QUOTED TEXT
════════════════════

This week, a coalition of NGOs launched a campaign for a new law in the UK that could make sure that corporations pay their fair share of taxes to public coffers. Dubbed the ‘Tax Dodging Bill’, the proposed law could generate at least £3.6 billion a year for the UK treasury (equivalent to £600 for every household below the poverty line), and billions more for developing countries.

As a policy brief accompanying the campaign outlines, a just tax system is fundamental to a society that shares its wealth and resources fairly among the population. When those most able to pay can unfairly escape their contributions to society, inequality increases and there is less public money available to benefit the majority of people, including the poorest.

News headlines in recent years have revealed just how little tax big corporations pay, causing public outrage at a time of brutal austerity measures and growing inequality. In the UK, for example, the 7 big digital companies – Apple, Google, Microsoft, Amazon, Ebay, Yahoo and Facebook – made combined UK sales of about £9.5 billion in 2012, but only paid £54 million in corporation tax.

════════════════════

RECORD SET

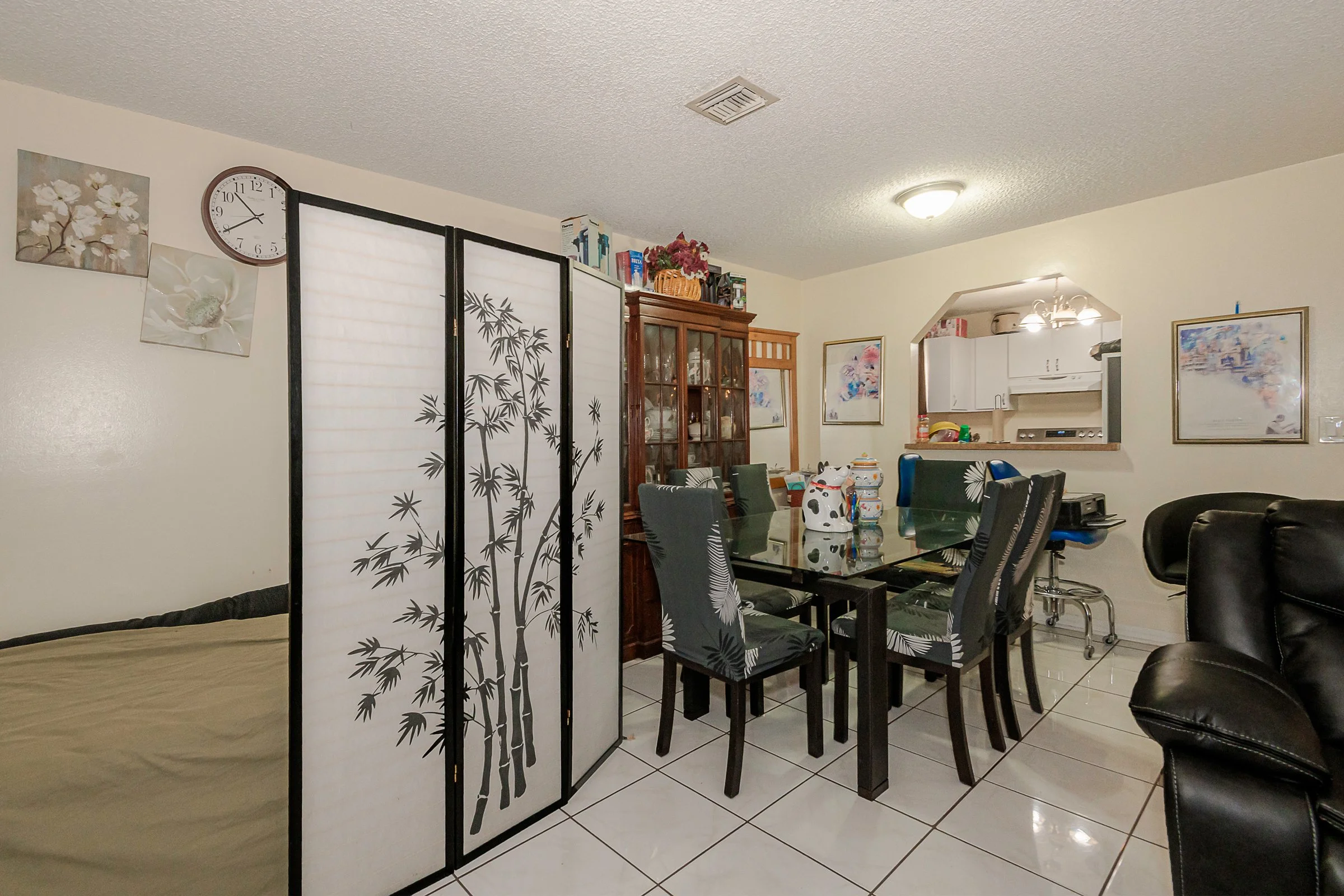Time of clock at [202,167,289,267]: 10:39
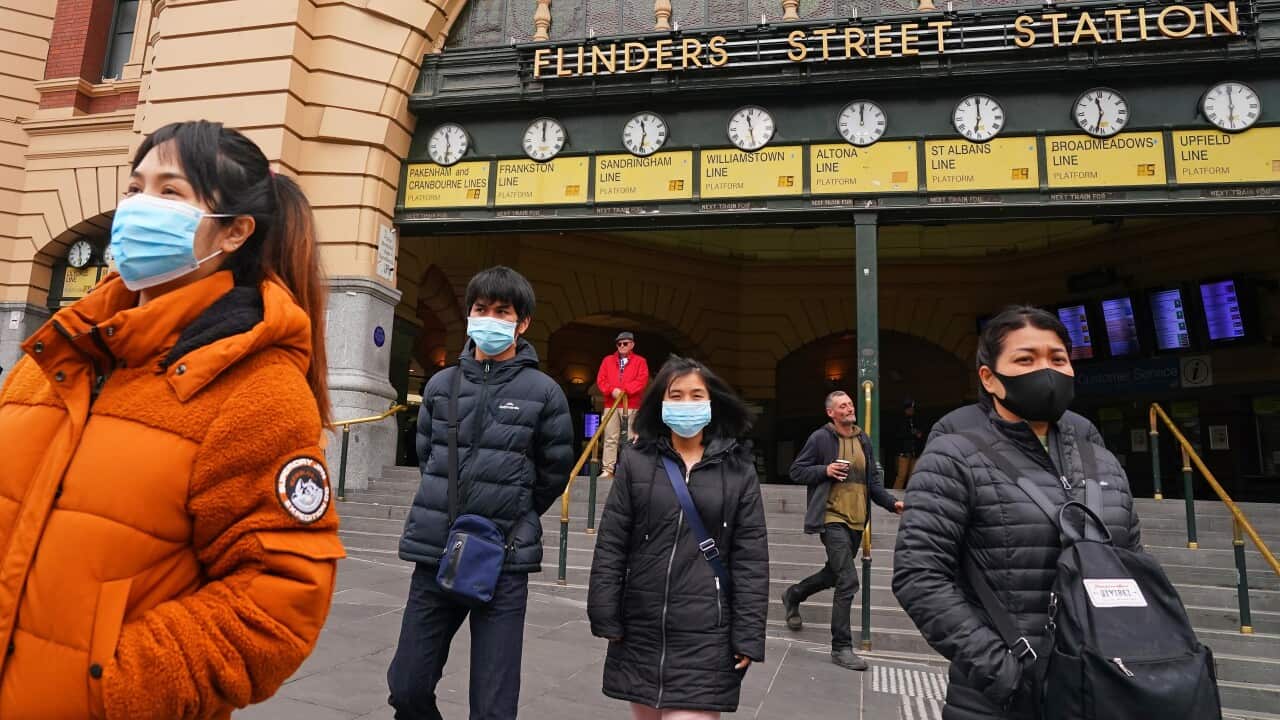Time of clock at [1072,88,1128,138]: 11:32
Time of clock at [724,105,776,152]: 11:28
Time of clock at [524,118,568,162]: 12:00
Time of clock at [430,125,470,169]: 11:31
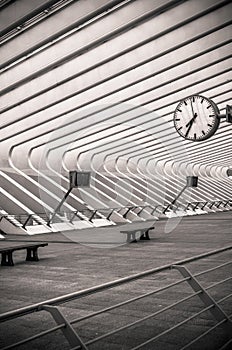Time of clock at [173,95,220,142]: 7:34
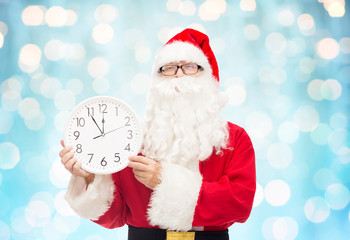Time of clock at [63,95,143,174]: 11:54
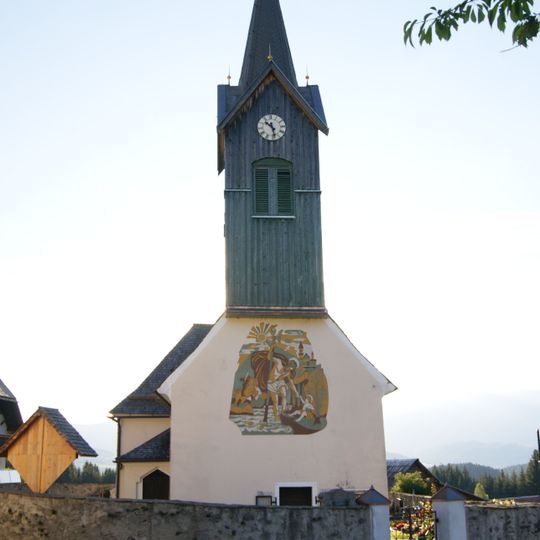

════════════════════

EXERCISE TASK
Rewrite the Tax Dodging Bill passage starting at the words "This week, a" and ending after "for developing countries.", replacing "NGOs" with "charities".

ANSWER IN FULL
This week, a coalition of charities launched a campaign for a new law in the UK that could make sure that corporations pay their fair share of taxes to public coffers. Dubbed the ‘Tax Dodging Bill’, the proposed law could generate at least £3.6 billion a year for the UK treasury (equivalent to £600 for every household below the poverty line), and billions more for developing countries.